How can I make God more real in my life?

Jenny Grove

Other questions


In the West we have plenty of God-alternatives to fill our life with: in our hyper-prosperity we can cram any number of things and people into our lives, leaving no space even to notice whether or not God is real. It’s not that God isn’t at work, isn’t present in our world, but more that so few of us stop to recognise him. If we are serious about wanting God to be more real, more evident to ourselves and to others in our lives, then we are committing to see and live life with different glasses than most people around us.

To know God more immediately and tangibly, we do not have to lock ourselves away from life. But at the same time if we want to be able to switch off from all the distractions of life, to hear him and get what he’s doing, then we have to make space for that. In the history of the church people who follow Jesus have always wrestled with the tension (a good tension) between needing to draw aside from the busyness and the distractions of life and make time just for God, and needing to be in the world, engaged in life and being part of what God is doing out there. Jesus did both. From the beginning of his public life, his biographers tell us that repeatedly Jesus went out alone in the wilderness to pray. And yet his default mode was around people. He drew aside to listen to God, to be alone with him, but he came back to do what God said – to love people and be part of a community, to heal them and teach them and inspire them, to show them what God was really like.

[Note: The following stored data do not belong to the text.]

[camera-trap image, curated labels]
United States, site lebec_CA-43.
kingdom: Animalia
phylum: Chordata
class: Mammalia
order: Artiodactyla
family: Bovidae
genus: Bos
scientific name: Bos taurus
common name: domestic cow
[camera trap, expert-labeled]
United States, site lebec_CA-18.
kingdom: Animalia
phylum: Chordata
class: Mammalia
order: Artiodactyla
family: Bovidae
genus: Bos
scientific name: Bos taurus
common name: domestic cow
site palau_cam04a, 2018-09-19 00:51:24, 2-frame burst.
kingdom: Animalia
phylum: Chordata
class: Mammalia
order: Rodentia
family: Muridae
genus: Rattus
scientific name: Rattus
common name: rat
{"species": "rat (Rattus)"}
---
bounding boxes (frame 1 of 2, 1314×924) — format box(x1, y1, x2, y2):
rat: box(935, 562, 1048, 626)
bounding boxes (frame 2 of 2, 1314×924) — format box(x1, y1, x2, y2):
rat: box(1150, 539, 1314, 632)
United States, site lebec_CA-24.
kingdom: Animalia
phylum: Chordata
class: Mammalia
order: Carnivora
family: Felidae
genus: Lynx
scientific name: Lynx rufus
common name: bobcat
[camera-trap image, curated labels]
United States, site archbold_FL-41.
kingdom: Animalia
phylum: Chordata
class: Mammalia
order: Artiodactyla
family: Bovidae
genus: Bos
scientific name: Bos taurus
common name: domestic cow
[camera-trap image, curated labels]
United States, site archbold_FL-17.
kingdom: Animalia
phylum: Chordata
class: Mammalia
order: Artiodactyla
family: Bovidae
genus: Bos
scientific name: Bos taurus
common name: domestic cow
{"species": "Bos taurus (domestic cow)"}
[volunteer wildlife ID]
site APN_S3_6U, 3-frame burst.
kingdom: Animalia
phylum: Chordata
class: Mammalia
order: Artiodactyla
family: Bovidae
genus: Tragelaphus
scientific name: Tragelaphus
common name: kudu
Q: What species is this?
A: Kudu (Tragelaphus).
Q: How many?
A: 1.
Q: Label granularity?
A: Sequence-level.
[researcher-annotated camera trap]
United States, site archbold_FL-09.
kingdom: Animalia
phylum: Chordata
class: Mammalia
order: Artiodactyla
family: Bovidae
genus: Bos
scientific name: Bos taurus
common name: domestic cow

God wants to be “real” to us. Becoming a human being was the ultimate demonstration of that. Israel, the people God had chosen to be his people thousands of years ago (according to the Bible) and who he had rescued, looked after, led and spoken to over generations had time and again missed it, doubted God and chosen to give their attention to other things instead. God railed against how they kept getting him wrong – they were all about being religious and fasting and sacrificing, and yet were ignoring the poor on their doorstep, the injustice and oppression that so many were suffering under (for examples of this see Isaiah 1:11-17 or Isaiah 58 in the Old Testament). God’s response was to come down to our level, become a man, show us up close what he was really like.

Jesus’ life shows us what God is really like. But it doesn’t just exist as a historical record of what God looked like 2000 years ago. When Jesus returned to heaven he promised his followers that they could live with God’s presence as a daily reality because he was sending the Holy Spirit to them. Everyone who gives their life to Jesus has the presence of the Holy Spirit living in them, so God is very present and very real in every believer. But it still takes some work on our part to experience that more fully. To know God and experience him we need to give him our attention and make space for him to be our God.

What does that look like practically? Well, in terms of teaching yourself to be more aware of God and make space for him there are things people call “spiritual disciplines” – good habits you can develop that many find helpful in developing this awareness of God. They don’t exist as exercises for their own sake but only as practical tools that allow God space to transform us. They are things like making time to read the Bible and books by other Christians on the same journey, taking time out to talk and listen to God, getting involved in practical acts of service, being part of a community of other Christians also trying to follow God and make him more real in their lives, and sharing with other people what you have seen God do and listening to their stories. These are things many people find helpful. You need to find things that help you hear God, learn from him, enjoy him. It’s always good to talk to other Christians about what they find helpful and what they don’t.

Knowing God more deeply in every dimension of our lives is something amazing and it is God’s desire to answer our longing. We were made to find total joy and fulfilment in God. It’s a lifelong adventure.